§ **What the task asks**:
For the data below, give again exactly the lines from the one containing "scientific name: Connochaetes taurinus" through the one containing "label granularity: sequence-level", both ends included, and no others.

==================================================

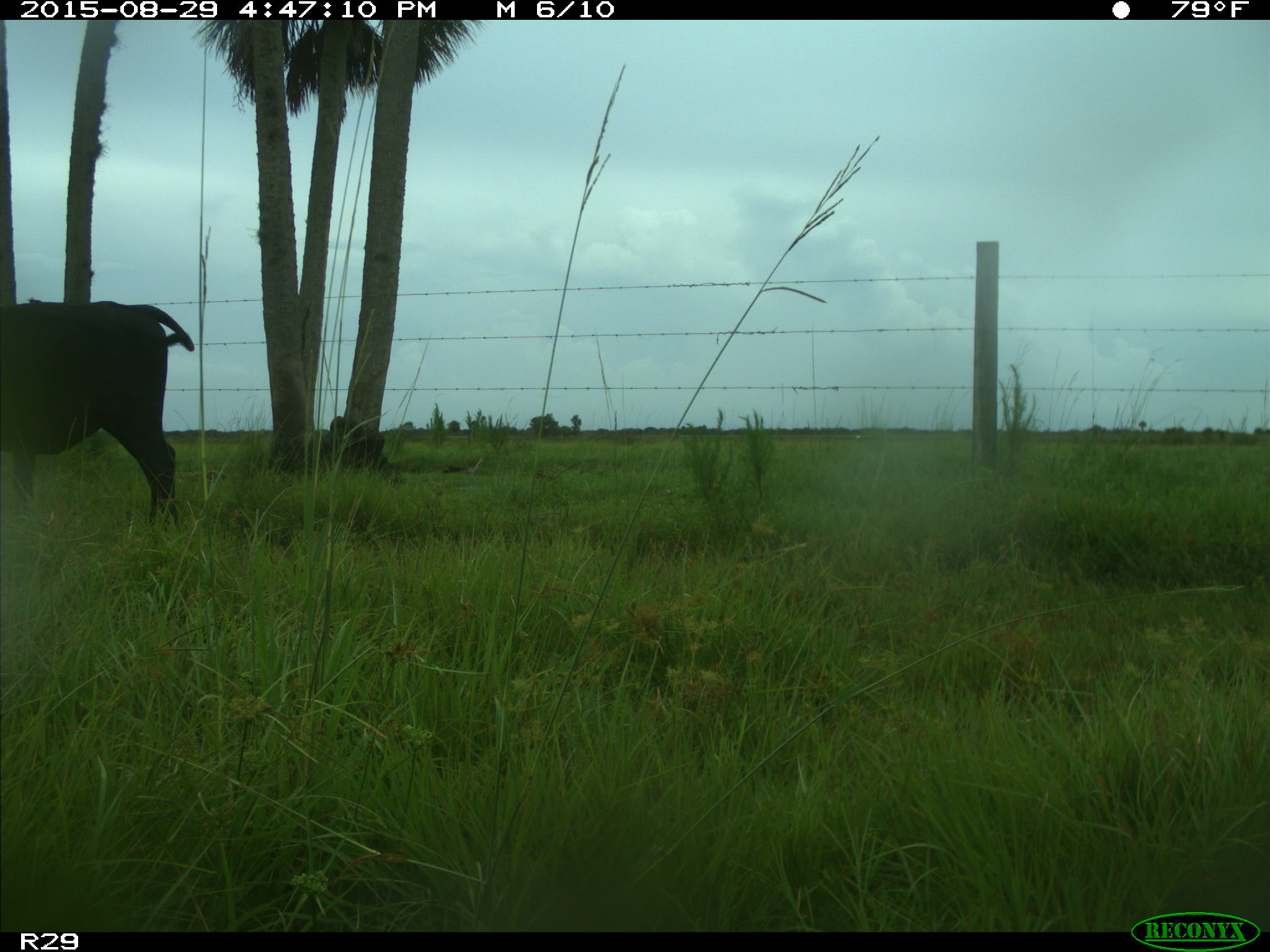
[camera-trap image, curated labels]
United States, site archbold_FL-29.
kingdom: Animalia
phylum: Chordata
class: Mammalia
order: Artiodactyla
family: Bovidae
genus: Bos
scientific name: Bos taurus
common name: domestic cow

==================================================

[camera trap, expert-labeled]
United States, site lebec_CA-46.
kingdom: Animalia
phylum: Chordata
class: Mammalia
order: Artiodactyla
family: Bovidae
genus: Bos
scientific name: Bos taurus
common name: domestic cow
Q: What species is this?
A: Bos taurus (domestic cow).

==================================================

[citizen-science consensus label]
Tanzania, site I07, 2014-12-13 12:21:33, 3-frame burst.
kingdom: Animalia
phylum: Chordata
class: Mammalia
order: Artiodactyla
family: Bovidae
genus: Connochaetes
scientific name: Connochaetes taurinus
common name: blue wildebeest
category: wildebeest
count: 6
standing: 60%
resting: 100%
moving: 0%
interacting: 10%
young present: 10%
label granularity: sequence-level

==================================================

§ **Exercise result**:
scientific name: Connochaetes taurinus
common name: blue wildebeest
category: wildebeest
count: 6
standing: 60%
resting: 100%
moving: 0%
interacting: 10%
young present: 10%
label granularity: sequence-level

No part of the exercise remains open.